• **Verilen metin**:
---

Buzdağının Görünen Ucu: İsrail

Netanyahu denen soykırımcı canavar yeni türemedi.

Katliamcı ağa babası Ariel Şaron’un yaveriydi. 30 yıldır da İsrail’i ve ABD’yi dolaylı veya dolaysız yönetiyor.

ABD’yi yönettiği gerçeği Trump döneminde çok açık biçimde ortaya çıktı.

30 yıldır kurduğu Epstein ve diğer şantaj ekipleriyle ABD elitlerinin, başkanlarının tüm sapıklıkları kayda alınmış ve şimdi pervasızca bir dünya savaşına doğru kullanılıyor.

Onlardan öncesinde de yüzlerce Netanyahu benzeri katil ve terörist var İsrail devletinde.

Peki İsrail’i kim kullanıyor?

Avrupa’daki savaşları yaklaşık 500 yıldır finanse eden bankacı Rotschild hanedanı İsrail’in kurulmasında öncülük etti.

Yaşlı Jacob Rotschild ölmeden önce verdiği bir röportajında açıkça “İsrail’i ailemiz kurdu” demiştir.

Hatta kuruluşu İstanbul’da olmuştur. Uzun hikayedir bir başka yazıda söz ederim.

Rotschild hanedanı İngiliz Kraliyet ailesiyle de içli dışlıdır.

Dünya kara parasının yüzde 80’inin geldiği City of London finans merkezi kendi yasaları ve tüzükleri olan özel bir alandır ve Rotschild ailesinin kontrolündedir.

Bin 800’lü yılların ortalarında Lord Palmerston’un İsrail fikrini öne atmasında Yahudi sermayesinin rolü büyüktür.

---

• **Gösterilen satırlar**:
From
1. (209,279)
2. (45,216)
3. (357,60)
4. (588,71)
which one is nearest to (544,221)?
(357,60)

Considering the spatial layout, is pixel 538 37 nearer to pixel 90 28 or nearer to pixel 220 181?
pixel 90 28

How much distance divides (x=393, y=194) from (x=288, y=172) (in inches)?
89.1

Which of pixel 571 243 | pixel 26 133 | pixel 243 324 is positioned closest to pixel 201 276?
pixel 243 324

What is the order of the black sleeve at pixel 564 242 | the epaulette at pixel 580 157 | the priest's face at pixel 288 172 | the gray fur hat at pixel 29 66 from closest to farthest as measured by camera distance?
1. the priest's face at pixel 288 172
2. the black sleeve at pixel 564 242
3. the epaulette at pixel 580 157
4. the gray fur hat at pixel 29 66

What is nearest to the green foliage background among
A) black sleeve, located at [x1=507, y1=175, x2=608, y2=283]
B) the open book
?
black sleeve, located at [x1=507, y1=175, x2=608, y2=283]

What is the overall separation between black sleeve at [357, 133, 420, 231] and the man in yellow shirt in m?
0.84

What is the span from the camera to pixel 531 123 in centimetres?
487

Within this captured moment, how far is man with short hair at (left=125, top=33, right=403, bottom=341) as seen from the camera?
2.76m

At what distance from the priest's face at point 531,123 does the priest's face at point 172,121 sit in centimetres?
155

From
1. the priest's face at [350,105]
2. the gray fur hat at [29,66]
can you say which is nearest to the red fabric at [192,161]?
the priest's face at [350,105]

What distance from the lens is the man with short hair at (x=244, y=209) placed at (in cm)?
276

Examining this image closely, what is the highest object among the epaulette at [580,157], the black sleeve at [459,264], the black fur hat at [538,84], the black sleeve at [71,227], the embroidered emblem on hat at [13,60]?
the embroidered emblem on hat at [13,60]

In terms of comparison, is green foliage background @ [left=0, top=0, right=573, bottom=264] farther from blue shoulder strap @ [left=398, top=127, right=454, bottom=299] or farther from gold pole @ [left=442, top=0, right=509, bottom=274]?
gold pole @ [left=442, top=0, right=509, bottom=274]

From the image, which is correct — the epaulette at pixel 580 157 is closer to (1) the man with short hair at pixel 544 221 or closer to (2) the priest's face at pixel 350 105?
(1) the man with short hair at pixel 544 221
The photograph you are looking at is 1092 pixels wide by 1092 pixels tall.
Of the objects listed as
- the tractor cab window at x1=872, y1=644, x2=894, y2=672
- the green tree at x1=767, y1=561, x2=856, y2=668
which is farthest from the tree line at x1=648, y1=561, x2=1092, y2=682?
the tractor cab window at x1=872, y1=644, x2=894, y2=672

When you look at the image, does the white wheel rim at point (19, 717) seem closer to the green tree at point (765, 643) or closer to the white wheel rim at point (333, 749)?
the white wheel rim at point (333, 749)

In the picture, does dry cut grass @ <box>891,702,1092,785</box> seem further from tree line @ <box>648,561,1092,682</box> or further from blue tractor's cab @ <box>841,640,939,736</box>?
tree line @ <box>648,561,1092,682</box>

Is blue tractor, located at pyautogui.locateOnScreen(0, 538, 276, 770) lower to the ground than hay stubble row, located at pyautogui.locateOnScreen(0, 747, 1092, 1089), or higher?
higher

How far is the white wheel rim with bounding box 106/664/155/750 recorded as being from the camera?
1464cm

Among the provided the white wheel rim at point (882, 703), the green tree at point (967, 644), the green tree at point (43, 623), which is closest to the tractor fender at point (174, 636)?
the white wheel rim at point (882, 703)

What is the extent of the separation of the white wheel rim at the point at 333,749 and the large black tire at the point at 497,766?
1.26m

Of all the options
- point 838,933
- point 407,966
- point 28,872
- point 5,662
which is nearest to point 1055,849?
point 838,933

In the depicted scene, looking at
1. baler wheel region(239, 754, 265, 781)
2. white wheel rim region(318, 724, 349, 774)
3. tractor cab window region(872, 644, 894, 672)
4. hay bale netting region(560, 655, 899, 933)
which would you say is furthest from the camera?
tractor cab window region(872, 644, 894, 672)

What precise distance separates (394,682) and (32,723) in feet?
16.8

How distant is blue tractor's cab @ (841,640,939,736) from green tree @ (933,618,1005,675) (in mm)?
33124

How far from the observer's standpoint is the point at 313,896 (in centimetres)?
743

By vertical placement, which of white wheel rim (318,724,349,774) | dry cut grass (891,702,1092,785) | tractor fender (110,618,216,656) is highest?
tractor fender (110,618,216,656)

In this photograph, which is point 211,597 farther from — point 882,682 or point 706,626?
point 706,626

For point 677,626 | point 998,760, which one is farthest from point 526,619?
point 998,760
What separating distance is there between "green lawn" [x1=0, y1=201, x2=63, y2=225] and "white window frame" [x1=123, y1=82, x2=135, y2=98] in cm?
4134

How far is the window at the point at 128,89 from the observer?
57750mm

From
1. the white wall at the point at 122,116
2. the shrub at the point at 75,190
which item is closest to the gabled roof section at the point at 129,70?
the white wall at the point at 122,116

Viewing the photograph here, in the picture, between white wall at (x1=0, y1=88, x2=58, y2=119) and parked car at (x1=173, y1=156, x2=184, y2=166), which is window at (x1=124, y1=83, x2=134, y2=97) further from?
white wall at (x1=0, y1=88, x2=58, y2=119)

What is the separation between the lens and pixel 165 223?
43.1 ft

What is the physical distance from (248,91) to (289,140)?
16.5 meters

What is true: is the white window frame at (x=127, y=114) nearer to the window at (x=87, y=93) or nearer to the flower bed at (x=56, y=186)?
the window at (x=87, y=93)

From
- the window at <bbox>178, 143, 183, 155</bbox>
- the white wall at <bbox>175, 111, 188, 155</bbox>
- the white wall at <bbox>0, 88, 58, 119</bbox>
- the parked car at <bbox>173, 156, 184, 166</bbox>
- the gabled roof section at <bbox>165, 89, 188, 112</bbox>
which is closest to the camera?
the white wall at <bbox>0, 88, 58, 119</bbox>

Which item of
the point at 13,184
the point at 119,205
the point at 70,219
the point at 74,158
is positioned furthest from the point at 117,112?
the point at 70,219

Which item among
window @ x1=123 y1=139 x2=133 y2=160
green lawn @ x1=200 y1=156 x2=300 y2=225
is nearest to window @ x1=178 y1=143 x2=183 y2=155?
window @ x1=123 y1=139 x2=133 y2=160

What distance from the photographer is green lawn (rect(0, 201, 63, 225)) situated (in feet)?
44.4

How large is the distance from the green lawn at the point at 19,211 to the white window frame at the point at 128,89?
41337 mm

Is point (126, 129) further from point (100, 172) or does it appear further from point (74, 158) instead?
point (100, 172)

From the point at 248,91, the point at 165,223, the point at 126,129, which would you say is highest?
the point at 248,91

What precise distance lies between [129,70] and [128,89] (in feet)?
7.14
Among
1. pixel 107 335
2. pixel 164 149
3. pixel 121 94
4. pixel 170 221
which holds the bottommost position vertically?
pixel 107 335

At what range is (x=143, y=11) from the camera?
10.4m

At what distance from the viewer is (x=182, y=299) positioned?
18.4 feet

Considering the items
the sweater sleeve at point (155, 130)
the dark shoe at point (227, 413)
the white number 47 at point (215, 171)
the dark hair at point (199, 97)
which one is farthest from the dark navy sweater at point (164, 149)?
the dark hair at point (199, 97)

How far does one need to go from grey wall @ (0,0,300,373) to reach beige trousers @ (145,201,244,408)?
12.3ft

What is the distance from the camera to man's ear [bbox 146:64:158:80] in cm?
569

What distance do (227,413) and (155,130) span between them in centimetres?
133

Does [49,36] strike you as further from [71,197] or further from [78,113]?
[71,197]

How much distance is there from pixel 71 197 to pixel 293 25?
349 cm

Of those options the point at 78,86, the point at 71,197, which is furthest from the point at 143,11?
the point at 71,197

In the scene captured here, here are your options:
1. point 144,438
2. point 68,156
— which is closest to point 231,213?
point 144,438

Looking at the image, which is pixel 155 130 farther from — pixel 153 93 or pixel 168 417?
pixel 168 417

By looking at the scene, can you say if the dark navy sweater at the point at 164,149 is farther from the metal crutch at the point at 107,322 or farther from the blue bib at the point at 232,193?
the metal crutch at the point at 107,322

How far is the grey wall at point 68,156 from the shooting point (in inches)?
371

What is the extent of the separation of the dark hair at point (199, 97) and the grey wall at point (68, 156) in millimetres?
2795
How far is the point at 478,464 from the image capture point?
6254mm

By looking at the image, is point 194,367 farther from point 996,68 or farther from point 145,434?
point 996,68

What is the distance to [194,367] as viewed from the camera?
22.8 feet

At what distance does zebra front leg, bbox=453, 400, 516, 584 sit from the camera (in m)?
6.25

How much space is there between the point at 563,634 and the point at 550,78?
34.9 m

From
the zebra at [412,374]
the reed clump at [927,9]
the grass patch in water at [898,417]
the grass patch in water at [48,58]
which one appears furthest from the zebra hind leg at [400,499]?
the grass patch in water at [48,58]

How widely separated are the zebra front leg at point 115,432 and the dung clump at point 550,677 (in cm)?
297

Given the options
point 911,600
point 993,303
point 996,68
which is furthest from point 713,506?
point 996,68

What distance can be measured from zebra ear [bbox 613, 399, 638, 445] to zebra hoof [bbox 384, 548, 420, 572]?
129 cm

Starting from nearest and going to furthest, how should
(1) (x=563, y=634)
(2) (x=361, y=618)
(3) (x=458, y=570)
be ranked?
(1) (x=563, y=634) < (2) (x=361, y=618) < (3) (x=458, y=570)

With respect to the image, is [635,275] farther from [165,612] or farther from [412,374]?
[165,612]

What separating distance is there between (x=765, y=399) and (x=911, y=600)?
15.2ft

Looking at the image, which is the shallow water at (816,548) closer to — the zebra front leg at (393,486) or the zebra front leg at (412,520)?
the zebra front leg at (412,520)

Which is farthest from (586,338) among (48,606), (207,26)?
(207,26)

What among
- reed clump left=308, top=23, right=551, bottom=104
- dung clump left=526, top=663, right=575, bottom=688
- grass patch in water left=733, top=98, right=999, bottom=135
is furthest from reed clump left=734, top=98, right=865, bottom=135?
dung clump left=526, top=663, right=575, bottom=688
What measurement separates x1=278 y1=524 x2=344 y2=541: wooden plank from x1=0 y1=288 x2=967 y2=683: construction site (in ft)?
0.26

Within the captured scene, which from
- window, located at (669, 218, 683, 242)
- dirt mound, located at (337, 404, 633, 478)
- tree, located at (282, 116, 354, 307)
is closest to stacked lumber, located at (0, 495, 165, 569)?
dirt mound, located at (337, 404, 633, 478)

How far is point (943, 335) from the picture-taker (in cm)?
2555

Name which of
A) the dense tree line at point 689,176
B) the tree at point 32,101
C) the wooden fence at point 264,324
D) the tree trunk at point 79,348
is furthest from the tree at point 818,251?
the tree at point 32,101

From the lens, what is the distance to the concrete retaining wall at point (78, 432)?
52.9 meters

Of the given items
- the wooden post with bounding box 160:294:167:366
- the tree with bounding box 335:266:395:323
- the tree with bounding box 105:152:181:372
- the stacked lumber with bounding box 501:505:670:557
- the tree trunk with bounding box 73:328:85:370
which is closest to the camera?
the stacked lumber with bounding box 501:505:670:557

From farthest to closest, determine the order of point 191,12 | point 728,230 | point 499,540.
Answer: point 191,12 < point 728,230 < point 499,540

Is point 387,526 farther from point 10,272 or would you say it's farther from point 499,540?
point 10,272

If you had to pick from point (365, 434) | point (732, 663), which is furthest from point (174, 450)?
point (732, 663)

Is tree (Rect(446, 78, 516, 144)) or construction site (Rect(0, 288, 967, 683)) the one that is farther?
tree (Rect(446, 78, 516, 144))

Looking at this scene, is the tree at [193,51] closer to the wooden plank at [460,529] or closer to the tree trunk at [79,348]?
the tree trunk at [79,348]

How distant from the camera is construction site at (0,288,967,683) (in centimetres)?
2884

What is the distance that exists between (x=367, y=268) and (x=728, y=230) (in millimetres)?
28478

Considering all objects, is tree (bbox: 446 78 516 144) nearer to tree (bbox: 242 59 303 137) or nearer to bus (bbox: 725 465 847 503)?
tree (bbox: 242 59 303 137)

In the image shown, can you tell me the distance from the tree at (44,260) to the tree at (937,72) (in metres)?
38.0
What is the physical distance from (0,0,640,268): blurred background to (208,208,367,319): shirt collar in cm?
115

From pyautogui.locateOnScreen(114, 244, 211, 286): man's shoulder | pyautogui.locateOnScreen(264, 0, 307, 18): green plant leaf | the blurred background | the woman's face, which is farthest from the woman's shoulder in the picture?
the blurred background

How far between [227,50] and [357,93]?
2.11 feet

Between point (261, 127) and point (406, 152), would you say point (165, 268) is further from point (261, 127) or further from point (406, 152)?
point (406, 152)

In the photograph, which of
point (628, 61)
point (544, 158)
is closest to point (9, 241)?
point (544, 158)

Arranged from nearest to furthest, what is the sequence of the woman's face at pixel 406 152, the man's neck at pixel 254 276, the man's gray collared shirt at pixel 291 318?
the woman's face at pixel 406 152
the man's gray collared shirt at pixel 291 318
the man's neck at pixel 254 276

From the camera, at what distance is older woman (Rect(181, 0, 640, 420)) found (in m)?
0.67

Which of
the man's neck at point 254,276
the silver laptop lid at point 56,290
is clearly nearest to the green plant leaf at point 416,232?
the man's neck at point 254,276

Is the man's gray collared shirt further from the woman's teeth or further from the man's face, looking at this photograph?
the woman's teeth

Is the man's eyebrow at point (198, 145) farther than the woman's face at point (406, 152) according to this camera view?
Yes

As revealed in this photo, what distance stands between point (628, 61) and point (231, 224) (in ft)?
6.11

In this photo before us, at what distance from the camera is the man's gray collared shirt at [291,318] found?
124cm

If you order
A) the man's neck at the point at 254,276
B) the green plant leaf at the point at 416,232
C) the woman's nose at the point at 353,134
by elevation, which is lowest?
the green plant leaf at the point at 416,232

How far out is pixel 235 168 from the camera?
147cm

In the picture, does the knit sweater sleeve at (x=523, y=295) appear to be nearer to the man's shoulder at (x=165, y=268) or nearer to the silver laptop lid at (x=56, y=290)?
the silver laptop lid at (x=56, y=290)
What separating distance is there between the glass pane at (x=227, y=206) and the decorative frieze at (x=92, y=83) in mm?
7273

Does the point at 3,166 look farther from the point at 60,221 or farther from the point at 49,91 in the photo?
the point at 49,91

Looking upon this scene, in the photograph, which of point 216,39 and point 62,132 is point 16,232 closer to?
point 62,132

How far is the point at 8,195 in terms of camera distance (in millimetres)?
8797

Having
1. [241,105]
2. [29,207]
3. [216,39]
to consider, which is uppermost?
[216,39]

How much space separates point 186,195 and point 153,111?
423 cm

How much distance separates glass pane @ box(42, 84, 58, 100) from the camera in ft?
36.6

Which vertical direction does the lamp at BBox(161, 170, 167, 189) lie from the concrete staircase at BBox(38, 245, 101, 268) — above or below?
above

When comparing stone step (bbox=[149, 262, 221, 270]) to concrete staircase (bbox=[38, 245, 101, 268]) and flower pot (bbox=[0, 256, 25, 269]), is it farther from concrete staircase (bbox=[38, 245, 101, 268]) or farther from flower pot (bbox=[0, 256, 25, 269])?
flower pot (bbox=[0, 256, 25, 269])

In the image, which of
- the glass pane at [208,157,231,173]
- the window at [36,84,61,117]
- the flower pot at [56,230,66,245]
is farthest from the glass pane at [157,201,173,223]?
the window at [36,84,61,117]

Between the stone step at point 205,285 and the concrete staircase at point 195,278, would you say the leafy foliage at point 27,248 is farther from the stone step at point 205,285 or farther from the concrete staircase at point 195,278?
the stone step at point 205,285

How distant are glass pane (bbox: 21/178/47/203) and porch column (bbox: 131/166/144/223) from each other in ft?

---

• **Alıştırma seti**:
**a)** İsrail konulu metni hiçbir değişiklik yapmadan baştan sona yazdır.
**b)** Satırlarda "In the image, which of" ifadesini içeren satırdan satırların sonuna kadar olan bölümü, "glass pane" ifadesini "glass panel" ile değiştirip geri kalan her şeyi aynen koruyarak yeniden yaz.
Metin ile satırlar birbirinden farklı kaynaklardan alınmıştır.

• **Çözümler**:
**a)**
Buzdağının Görünen Ucu: İsrail

Netanyahu denen soykırımcı canavar yeni türemedi.

Katliamcı ağa babası Ariel Şaron’un yaveriydi. 30 yıldır da İsrail’i ve ABD’yi dolaylı veya dolaysız yönetiyor.

ABD’yi yönettiği gerçeği Trump döneminde çok açık biçimde ortaya çıktı.

30 yıldır kurduğu Epstein ve diğer şantaj ekipleriyle ABD elitlerinin, başkanlarının tüm sapıklıkları kayda alınmış ve şimdi pervasızca bir dünya savaşına doğru kullanılıyor.

Onlardan öncesinde de yüzlerce Netanyahu benzeri katil ve terörist var İsrail devletinde.

Peki İsrail’i kim kullanıyor?

Avrupa’daki savaşları yaklaşık 500 yıldır finanse eden bankacı Rotschild hanedanı İsrail’in kurulmasında öncülük etti.

Yaşlı Jacob Rotschild ölmeden önce verdiği bir röportajında açıkça “İsrail’i ailemiz kurdu” demiştir.

Hatta kuruluşu İstanbul’da olmuştur. Uzun hikayedir bir başka yazıda söz ederim.

Rotschild hanedanı İngiliz Kraliyet ailesiyle de içli dışlıdır.

Dünya kara parasının yüzde 80’inin geldiği City of London finans merkezi kendi yasaları ve tüzükleri olan özel bir alandır ve Rotschild ailesinin kontrolündedir.

Bin 800’lü yılların ortalarında Lord Palmerston’un İsrail fikrini öne atmasında Yahudi sermayesinin rolü büyüktür.

**b)**
In the image, which of
- the glass panel at [208,157,231,173]
- the window at [36,84,61,117]
- the flower pot at [56,230,66,245]
is farthest from the glass panel at [157,201,173,223]?
the window at [36,84,61,117]

Between the stone step at point 205,285 and the concrete staircase at point 195,278, would you say the leafy foliage at point 27,248 is farther from the stone step at point 205,285 or farther from the concrete staircase at point 195,278?
the stone step at point 205,285

How distant are glass panel (bbox: 21/178/47/203) and porch column (bbox: 131/166/144/223) from each other in ft?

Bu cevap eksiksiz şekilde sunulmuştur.